Verilen Görev a
Bilişim suçları metnine göre bu suç tipleri Türk Ceza Kanunu'nun hangi maddeleri arasında ele alınmıştır?

Teknolojinin hızla gelişmesi sonucu son on yılda hayatımızın büyük bir bölümünü oluşturan telefon, bilgisayar ve kredi kartı gibi araçlar da artık suç işlemek için kullanılır olmuşlardır. Bilişim suçu, bu ve benzeri araçlar kullanılarak sanal ortamda işlenen suçlardır.
Bilişim Suçları Nelerdir?
Kanun koyucu teknolojinin gelişmesi ve yaygınlaşmasıyla birlikte hayatımıza giren bu yeni suç tiplerini Türk Ceza Kanunu’nun bilişim alanında suçlar başlığı altında düzenlemiştir. Bu başlık altında 243-245. maddeler arasında suç tipleri ele alınmış ve her biri için ayrı yaptırım ve cezalar ön görülmüştür. Bilişim sistemine girme, sistemi engelleme, bozma, yok etme veya değiştirme, banka ve kredi kartlarının kötüye kullanılması ve yasak cihazları imal etme, satma veya satın alma Türk Ceza Kanunu’nda bilişim suçu olarak düzenlenmiştir .
IP Adresi Nedir?
IP adresi bilişim suçunun hangi cihaz üzerinden işlendiğinin tespitine yarar. İnternet üzerinde her bilişim aracının kendine has bir IP adresi mevcuttur. IP adresleri bilgisayarların sanal ortamdaki kimlikleri olarak tanımlanabilir. IP adresleri iki çeşittir. Yaygın olarak kullanılan türüne dinamik IP denir. Dinamik IP adresi, internete her bağlandığınızda bilişim aracınıza farklı bir IP verilmesidir. Diğer türü ise statik IP adresidir. Bunda ise tarafınıza ve cihazınıza kalıcı bir IP adresi tanımlanır ve internete sabit olarak o IP adresinden bağlanmanıza olanak sağlar.
Bilişim Sistemine Girme Suçu
Bilişim sistemine girme suçu, fail tarafından bir başkasına ait verilere erişmek için izinsiz olarak bilişim sistemine girmek ile ya da izinsiz olarak kalmayı sürdürmek şeklinde işlenebilir. En basit örneği sosyal medya hesaplarına izinsiz olarak girilmesidir. Sosyal medya üstünden işlenen suçlar hakkında daha fazla bilgiye “Sosyal Medyada İşlenen Suçlar” makalesinden ulaşabilirsiniz. Bilişim sistemine girildiği veya izinsiz olarak kalmaya devam edildiği an bilişim suçu işlenmiş sayılır. Failin ayrıca sistemdeki verileri kopyalaması veya yok etmesi aranmamıştır. Türk Ceza Kanunu’nun 243. maddesinin ikinci fıkrasında suçun daha az cezayı gerektiren nitelikli hali düzenlenmiştir. Buna göre failin girdiği sistem bedeli ödenerek yararlanılabilen bir bilişim sistemi ise ceza yarı oranında indirime tabi tutulabilir. Örneğin kişinin Netflix üyeliği olmadan izinsiz olarak uygulamaya girmesi bilişim suçunun oluşmasını sağlar ancak cezası yarı oranında indirilerek uygulanır.

(Koordinat işaretleme kayıtları)

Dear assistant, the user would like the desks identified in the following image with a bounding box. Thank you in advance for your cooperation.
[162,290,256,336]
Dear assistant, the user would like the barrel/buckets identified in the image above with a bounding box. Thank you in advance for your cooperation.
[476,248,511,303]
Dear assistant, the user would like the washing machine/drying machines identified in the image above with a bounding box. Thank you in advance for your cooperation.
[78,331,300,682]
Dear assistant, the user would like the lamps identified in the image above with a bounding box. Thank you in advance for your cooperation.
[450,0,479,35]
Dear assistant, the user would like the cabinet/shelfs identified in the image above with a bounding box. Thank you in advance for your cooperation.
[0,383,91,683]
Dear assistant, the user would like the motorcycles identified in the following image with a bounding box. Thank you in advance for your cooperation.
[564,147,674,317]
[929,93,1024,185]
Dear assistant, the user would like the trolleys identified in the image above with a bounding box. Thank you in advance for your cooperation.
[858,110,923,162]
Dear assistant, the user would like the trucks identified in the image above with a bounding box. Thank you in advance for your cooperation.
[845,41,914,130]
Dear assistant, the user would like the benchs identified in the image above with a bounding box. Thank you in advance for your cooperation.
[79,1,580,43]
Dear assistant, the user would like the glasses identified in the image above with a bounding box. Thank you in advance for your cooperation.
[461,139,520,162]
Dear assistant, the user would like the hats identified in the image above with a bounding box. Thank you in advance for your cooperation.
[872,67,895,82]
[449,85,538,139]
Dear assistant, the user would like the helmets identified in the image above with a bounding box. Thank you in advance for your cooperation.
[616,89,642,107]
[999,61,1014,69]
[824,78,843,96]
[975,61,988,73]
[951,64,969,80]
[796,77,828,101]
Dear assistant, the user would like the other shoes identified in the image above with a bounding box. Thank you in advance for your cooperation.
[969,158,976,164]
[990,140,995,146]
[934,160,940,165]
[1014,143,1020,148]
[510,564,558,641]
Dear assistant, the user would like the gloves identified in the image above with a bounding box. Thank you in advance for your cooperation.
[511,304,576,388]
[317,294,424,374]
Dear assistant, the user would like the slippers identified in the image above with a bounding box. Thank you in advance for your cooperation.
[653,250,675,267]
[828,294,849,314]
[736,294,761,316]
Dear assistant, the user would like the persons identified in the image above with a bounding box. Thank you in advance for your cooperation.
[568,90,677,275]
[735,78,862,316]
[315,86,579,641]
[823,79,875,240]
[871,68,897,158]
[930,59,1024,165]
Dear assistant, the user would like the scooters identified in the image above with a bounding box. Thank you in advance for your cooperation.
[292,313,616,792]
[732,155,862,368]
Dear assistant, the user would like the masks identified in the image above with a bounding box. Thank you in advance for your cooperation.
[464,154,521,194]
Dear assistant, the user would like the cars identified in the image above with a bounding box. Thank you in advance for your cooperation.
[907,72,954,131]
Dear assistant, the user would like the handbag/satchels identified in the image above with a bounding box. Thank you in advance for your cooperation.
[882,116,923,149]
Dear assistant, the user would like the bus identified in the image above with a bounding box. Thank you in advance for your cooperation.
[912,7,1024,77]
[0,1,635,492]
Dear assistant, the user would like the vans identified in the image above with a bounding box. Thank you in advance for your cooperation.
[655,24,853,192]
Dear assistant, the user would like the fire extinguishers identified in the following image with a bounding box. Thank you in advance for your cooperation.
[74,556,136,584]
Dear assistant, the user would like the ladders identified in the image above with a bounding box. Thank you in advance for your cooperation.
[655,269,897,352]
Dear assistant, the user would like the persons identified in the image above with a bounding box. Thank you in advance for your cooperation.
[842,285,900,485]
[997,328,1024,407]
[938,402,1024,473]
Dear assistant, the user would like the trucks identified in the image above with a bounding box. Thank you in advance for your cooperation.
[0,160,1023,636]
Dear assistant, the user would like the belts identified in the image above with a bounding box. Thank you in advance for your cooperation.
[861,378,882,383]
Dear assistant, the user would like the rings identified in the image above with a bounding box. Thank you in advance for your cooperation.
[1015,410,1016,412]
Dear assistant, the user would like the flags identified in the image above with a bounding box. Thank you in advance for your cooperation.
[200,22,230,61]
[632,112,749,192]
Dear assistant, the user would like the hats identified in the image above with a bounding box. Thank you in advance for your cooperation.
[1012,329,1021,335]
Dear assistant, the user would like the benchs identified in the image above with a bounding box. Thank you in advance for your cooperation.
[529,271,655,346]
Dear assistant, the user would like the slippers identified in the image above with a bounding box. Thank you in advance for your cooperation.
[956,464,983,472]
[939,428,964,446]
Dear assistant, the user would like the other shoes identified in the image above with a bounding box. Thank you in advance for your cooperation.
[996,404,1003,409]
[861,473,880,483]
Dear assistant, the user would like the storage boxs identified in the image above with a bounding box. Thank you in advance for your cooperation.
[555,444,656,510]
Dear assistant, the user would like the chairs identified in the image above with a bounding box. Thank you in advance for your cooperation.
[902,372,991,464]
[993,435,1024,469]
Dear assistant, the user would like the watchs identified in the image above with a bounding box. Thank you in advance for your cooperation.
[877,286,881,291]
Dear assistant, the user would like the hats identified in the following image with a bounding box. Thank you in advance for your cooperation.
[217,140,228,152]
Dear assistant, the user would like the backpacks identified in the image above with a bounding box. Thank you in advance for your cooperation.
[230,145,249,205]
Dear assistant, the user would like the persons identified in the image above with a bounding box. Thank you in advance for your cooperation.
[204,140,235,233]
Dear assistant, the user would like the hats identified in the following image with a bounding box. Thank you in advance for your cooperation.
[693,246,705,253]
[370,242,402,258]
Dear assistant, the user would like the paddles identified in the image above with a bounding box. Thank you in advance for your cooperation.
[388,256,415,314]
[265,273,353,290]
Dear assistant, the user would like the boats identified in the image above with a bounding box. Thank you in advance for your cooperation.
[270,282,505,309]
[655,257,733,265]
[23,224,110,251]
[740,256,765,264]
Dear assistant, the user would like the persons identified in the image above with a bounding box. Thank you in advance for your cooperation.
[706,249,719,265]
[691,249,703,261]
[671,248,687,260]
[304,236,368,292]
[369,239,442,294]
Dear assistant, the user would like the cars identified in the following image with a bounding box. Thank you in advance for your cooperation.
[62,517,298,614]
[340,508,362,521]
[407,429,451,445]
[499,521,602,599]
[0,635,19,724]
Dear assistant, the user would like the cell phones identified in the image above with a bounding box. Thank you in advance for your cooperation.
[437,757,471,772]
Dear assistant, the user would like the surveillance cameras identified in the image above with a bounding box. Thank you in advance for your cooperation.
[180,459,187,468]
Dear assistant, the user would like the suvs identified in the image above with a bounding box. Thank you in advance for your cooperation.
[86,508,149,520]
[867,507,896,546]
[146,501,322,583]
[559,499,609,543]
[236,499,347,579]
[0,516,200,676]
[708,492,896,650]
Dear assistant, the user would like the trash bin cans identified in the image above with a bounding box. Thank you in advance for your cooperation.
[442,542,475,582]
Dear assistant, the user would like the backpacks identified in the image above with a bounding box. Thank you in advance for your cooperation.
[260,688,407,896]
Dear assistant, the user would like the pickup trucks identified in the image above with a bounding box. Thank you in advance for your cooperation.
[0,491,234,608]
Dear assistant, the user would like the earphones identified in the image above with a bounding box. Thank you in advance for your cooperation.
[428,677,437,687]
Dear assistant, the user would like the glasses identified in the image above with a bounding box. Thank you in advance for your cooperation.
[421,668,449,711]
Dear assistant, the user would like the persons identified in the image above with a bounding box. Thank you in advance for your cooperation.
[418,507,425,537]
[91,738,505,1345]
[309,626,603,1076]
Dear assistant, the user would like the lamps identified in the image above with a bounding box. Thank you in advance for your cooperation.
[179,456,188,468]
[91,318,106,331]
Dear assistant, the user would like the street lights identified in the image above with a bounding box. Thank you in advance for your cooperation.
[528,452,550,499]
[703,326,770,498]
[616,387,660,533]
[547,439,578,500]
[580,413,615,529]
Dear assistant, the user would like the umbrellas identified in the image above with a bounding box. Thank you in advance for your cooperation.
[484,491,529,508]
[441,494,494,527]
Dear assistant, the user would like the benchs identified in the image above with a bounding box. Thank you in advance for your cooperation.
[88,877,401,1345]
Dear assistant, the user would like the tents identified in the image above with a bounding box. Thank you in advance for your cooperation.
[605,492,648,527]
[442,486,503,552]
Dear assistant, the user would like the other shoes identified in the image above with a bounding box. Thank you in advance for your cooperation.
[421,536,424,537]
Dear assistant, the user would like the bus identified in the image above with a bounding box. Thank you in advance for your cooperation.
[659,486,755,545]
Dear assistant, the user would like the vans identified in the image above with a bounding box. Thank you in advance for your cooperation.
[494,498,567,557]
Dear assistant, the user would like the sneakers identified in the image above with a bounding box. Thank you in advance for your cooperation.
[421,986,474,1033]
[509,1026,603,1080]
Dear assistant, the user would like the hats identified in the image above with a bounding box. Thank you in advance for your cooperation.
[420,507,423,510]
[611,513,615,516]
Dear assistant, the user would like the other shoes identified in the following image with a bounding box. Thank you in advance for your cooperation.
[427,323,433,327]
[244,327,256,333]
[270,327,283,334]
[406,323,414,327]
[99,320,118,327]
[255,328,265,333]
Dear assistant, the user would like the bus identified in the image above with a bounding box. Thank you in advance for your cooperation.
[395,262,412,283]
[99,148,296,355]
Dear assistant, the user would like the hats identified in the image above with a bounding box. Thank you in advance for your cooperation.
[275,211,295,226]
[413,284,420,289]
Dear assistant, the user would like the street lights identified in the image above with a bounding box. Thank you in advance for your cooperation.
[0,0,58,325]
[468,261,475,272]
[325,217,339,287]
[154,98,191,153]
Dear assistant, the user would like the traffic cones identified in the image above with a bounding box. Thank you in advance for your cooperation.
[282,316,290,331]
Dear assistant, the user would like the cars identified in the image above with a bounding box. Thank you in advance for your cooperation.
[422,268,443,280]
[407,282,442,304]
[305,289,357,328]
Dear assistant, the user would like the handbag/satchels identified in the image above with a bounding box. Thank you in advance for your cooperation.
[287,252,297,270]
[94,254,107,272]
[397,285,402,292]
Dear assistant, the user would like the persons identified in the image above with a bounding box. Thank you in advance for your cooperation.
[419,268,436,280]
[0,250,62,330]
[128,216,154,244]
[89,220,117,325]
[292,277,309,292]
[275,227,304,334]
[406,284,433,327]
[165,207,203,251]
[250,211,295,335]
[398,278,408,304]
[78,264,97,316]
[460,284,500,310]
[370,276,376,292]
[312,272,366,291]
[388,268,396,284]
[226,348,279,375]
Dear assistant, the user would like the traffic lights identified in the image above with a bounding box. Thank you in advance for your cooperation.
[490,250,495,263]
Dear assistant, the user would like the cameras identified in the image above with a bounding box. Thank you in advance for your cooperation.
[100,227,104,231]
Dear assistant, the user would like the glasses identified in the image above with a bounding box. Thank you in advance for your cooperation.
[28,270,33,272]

Verilen Görev b
Kayıtlarda "Dear assistant, the user would like the cabinet/shelfs" ifadesini içeren satırdan "[317,294,424,374]" ifadesini içeren satıra kadar olan satırları, her iki uç da dahil olmak üzere, aynen yeniden yazın.

Eksiksiz Yanıt a
243-245. maddeler arasında.

Eksiksiz Yanıt b
Dear assistant, the user would like the cabinet/shelfs identified in the image above with a bounding box. Thank you in advance for your cooperation.
[0,383,91,683]
Dear assistant, the user would like the motorcycles identified in the following image with a bounding box. Thank you in advance for your cooperation.
[564,147,674,317]
[929,93,1024,185]
Dear assistant, the user would like the trolleys identified in the image above with a bounding box. Thank you in advance for your cooperation.
[858,110,923,162]
Dear assistant, the user would like the trucks identified in the image above with a bounding box. Thank you in advance for your cooperation.
[845,41,914,130]
Dear assistant, the user would like the benchs identified in the image above with a bounding box. Thank you in advance for your cooperation.
[79,1,580,43]
Dear assistant, the user would like the glasses identified in the image above with a bounding box. Thank you in advance for your cooperation.
[461,139,520,162]
Dear assistant, the user would like the hats identified in the image above with a bounding box. Thank you in advance for your cooperation.
[872,67,895,82]
[449,85,538,139]
Dear assistant, the user would like the helmets identified in the image above with a bounding box. Thank you in advance for your cooperation.
[616,89,642,107]
[999,61,1014,69]
[824,78,843,96]
[975,61,988,73]
[951,64,969,80]
[796,77,828,101]
Dear assistant, the user would like the other shoes identified in the image above with a bounding box. Thank you in advance for your cooperation.
[969,158,976,164]
[990,140,995,146]
[934,160,940,165]
[1014,143,1020,148]
[510,564,558,641]
Dear assistant, the user would like the gloves identified in the image above with a bounding box. Thank you in advance for your cooperation.
[511,304,576,388]
[317,294,424,374]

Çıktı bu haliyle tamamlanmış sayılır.